Yet the Army is under pressure to keep its ranks filled. Besides fighting simultaneous wars in Iraq and Afghanistan, it faces strains as Congress recently approved an expansion of the force by 65,000 troops and young officers are leaving the force at an alarming rate, raising questions about the long-term health of Army leadership.

"It is the erosion of the all- volunteer Army," Larry Korb, who was assistant secretary of defense in the Reagan administration, said in an interview yesterday. "Mothers and ministers are turning people against joining the Army."

Douglas Smith, a spokesman for Army Recruiting Command at Fort Knox, Ky., acknowledged in an interview with the Associated Press yesterday that the Army continues to face recruiting challenges, but he insisted that "every soldier that we put in the Army is qualified."

After the Vietnam War, when the Pentagon replaced the draft with an all-volunteer military, it also established a goal to create a strong foundation of professionals: At least 90 percent of its recruits must have high school diplomas. Whether a recruit had the determination to graduate from high school was considered an essential factor in predicting his or her success in a military career.

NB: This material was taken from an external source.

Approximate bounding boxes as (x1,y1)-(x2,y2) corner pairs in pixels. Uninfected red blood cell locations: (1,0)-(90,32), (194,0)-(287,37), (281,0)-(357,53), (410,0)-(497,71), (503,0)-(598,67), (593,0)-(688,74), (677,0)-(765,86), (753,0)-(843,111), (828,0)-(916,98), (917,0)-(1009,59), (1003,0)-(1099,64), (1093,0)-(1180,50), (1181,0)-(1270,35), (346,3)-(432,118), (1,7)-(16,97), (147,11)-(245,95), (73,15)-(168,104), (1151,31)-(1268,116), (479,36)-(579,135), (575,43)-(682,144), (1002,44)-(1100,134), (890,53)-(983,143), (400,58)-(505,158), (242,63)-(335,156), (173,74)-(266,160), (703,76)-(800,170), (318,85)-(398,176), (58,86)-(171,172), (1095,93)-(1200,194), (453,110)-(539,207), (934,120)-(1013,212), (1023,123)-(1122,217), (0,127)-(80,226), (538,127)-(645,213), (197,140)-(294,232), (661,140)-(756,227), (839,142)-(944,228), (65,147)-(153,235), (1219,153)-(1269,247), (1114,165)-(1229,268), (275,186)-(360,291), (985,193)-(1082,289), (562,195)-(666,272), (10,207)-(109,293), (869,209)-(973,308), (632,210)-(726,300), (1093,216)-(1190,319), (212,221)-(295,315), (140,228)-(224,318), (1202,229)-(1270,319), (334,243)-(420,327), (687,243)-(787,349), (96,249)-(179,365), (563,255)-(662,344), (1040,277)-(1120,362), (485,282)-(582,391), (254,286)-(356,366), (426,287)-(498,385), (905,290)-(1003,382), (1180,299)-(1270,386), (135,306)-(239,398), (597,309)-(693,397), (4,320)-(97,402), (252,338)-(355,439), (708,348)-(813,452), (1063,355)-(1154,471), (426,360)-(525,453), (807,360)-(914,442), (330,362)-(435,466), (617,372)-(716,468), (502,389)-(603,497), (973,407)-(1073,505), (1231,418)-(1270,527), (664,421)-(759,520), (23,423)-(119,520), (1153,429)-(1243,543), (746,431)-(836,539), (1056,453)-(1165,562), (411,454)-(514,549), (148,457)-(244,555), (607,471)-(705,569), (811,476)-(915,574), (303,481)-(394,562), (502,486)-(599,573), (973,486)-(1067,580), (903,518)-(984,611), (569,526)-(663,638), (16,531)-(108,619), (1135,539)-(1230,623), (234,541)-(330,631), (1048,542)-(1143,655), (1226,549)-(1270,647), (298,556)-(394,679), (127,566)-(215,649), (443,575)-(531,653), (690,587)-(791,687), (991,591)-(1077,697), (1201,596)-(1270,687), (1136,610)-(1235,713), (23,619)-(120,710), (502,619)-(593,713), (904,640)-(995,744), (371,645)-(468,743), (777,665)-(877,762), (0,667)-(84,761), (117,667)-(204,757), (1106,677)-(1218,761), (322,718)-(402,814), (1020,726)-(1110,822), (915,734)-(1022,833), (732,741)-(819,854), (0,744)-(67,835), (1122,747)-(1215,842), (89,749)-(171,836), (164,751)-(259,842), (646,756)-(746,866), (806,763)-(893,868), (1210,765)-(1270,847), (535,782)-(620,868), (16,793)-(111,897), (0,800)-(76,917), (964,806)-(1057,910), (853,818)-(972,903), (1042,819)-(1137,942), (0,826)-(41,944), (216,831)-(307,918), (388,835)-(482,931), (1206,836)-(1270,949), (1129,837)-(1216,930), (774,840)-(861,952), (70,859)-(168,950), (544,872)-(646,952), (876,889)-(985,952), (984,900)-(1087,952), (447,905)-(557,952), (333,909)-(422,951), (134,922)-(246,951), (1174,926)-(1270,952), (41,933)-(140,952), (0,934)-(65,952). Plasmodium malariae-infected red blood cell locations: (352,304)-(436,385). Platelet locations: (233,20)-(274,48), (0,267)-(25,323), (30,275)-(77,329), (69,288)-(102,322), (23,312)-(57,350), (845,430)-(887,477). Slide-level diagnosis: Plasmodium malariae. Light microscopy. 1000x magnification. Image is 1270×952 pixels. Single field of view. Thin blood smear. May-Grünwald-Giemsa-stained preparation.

A 2004 Pentagon report supported that idea: It found that as many as half of the recruits who did not finish high school also dropped out of the military during their first enlistment term.

"At the end of the 1970s and '80s, we had a lot of problems with recruit quality," said Korb, who is now a senior fellow at the Center for American Progress, a left-leaning Washington think tank. "The data shows that if you have a high school diploma you are not going to quit when the going gets rough. That's why the Army, up until 2003, was getting more than 90 percent" high school graduates.

The study released yesterday said that in fiscal year 2007 "the Army failed to meet its 90 percent benchmark" for new recruits "by nearly 20 percentage points, with a rate of 70.7 percent."

The Army signed up 67,398 new soldiers last year, according to the report. The study shows that at least 7 out of 10 did not graduate from high school.

Dancs, the research director, said the National Priorities Project requested recruiting data from other military branches, but has encountered "mixed results" in obtaining a complete demographic picture of the armed forces.